When thinking back on 2012, fans will remember what partially defined the season was the number of talented rookie quarterbacks from the year’s draft class: Andrew Luck, Robert Griffin III, Ryan Tannehill, Kirk Cousins, Nick Foles and Russell Wilson.

Once heralded as talented as the class of 2004, 2012’s quarterbacks were even compared to the legends of 1983 due to the remarkable first seasons of the big three from that year: Luck, Griffin III and Wilson.

Although Wilson lead the Seahawks to an 11-5 record and their first road playoff victory since 1983, Luck and Griffin III saw the most media attention.

Luck had taken the previously 2-14 Colts back to the playoffs as a rookie, and Griffin III’s dynamic athleticism earned him Rookie of the Year honors en route to Washington’s first division title since 1999. Wilson was seen mostly as the primary beneficiary of a strong run game and defense, while Foles was nothing more than an afterthought backing up Michael Vick in Philadelphia.

Fast forward five years . . . this class has now produced two Super Bowl winning quarterbacks, Wilson and Foles, both of whom helped their teams take home their first-ever Lombardi Trophies. Wilson has been to two Super Bowls, has twice as many playoff wins as losses, and has only missed the playoffs once in his career. After years as a journeyman, Foles returned home to Philadelphia and is now a Super Bowl MVP with as many post-season victories (3) as Luck.

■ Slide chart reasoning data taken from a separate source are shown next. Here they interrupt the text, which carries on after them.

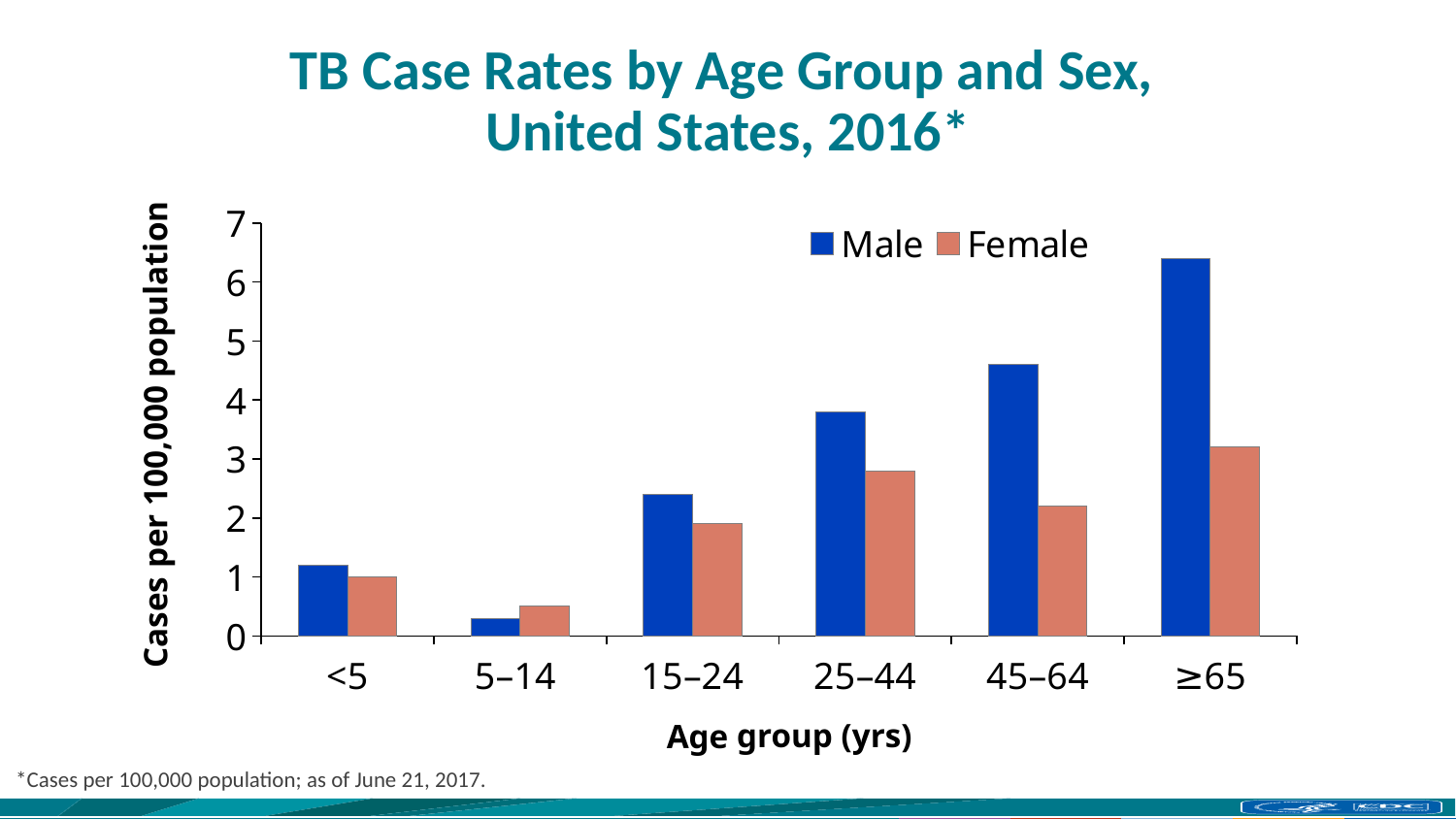
In the 5–14 age group, which is larger, the Male or the Female case rate? Female What kind of chart is shown on the slide? bar chart How many age groups are shown on the x axis? 6 Which age group has the lowest Female TB case rate? 5–14 Does the Male case rate rise or fall from the 5–14 age group to the ≥65 age group? rise In the 45–64 age group, which is larger, the Male or the Female case rate? Male Is the Female case rate for the 25–44 age group greater or less than 3? less Which age group has the highest Male TB case rate? ≥65 Is the Male case rate for the ≥65 age group greater or less than 6? greater Which age group has the lowest Male TB case rate? 5–14 How many series does the legend list? 2 What is the label of the y axis? Cases per 100,000 population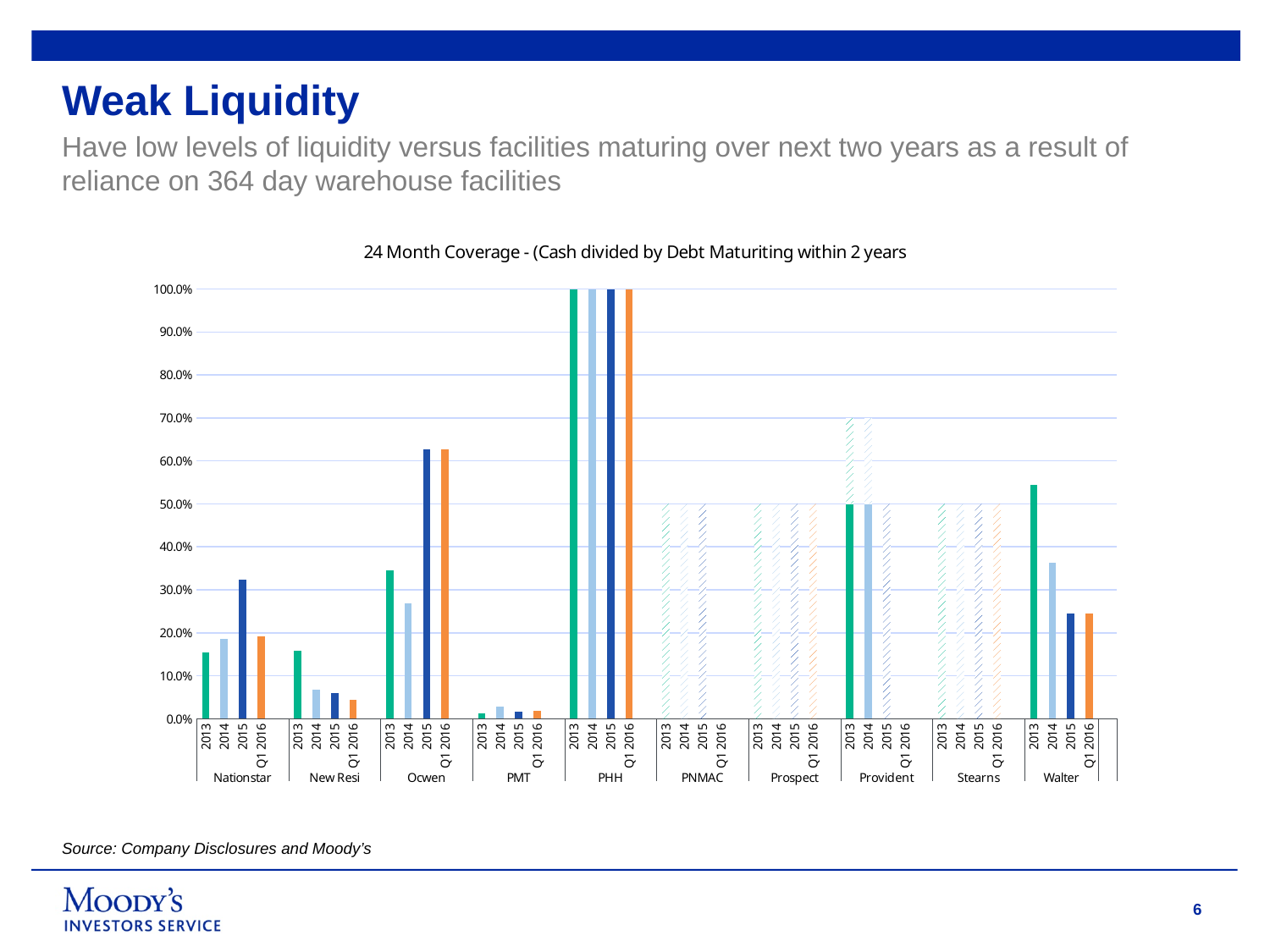
What kind of chart is shown on the slide? bar chart Is the 2013 value for New Resi greater or less than 20%? less How many companies are shown along the x axis of the chart? 10 Do the values for New Resi rise or fall from 2013 to Q1 2016? fall Which is larger, the 2015 value for Ocwen or the 2015 value for Nationstar? Ocwen How many time periods are plotted for each company? 4 Which company has the highest 24 month coverage in 2013? PHH What is the title of the chart? 24 Month Coverage - (Cash divided by Debt Maturiting within 2 years Is the 2015 value for Ocwen greater or less than 60%? greater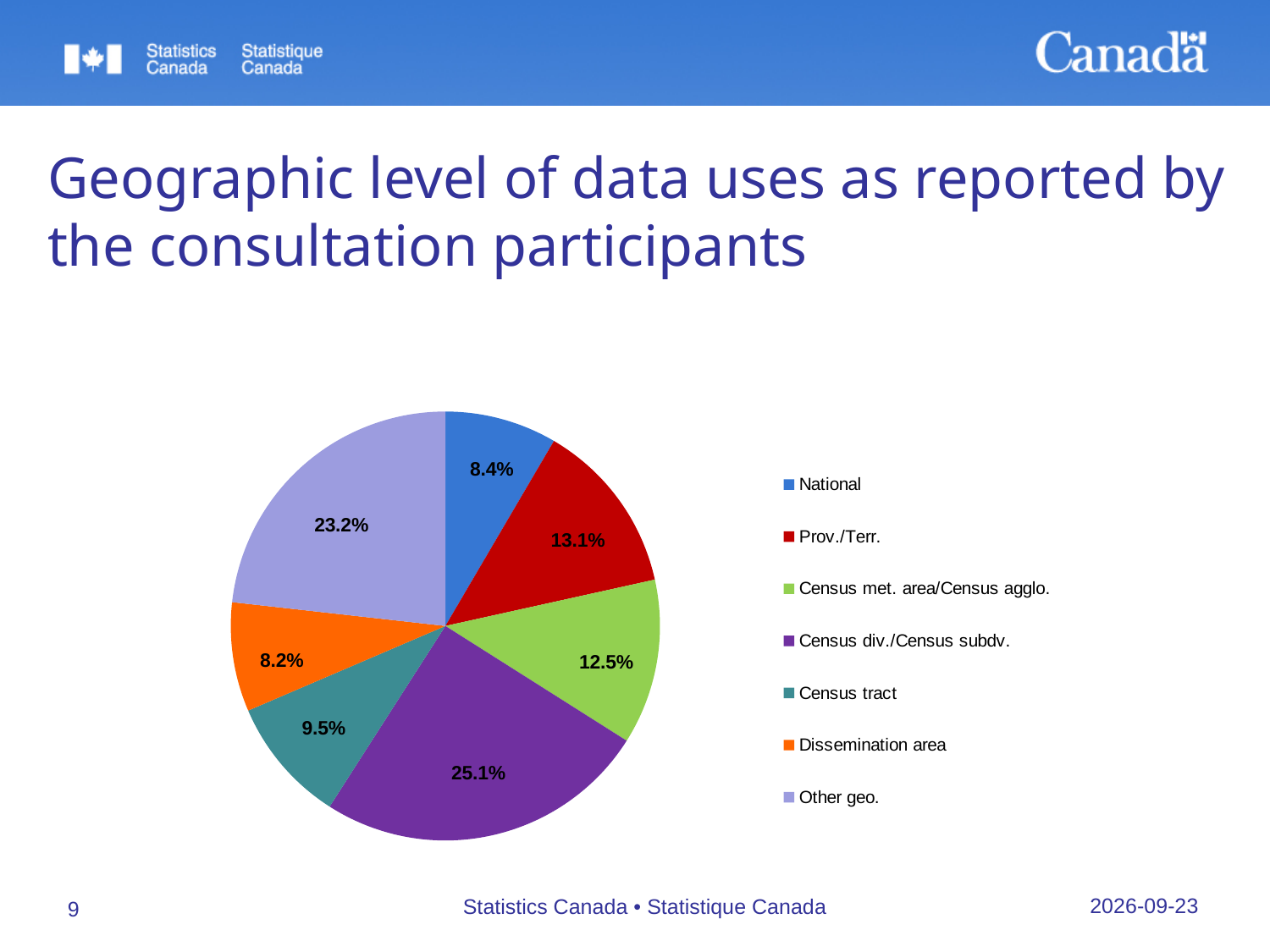
What kind of chart is shown on the slide? Pie chart What share of the pie does Census div./Census subdv. account for? 25.1% Which is larger, the share for Prov./Terr. or the share for Census met. area/Census agglo.? Prov./Terr. What percentage is shown for National? 8.4% What is the difference in percentage points between Census div./Census subdv. and Other geo.? 1.9 What value is labelled for Prov./Terr.? 13.1% How many categories are shown in the pie chart? 7 What is the combined share of Census tract and Dissemination area? 17.7% Which category has the largest slice of the pie? Census div./Census subdv. Which category has the smallest slice of the pie? Dissemination area What percentage is shown for Dissemination area? 8.2% Which legend entry is shown in orange? Dissemination area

Considering Griffin III is out of the League, Tannehill has not played in well over a year due to injury, and Cousins has a career-losing record, it might be safe to say the narrative of who are the best signal callers from that class is changing.

Wilson and Foles have become the first quarterbacks from the same round of the same draft to win at least one Super Bowl since Eli Manning and Ben Roethlisberger.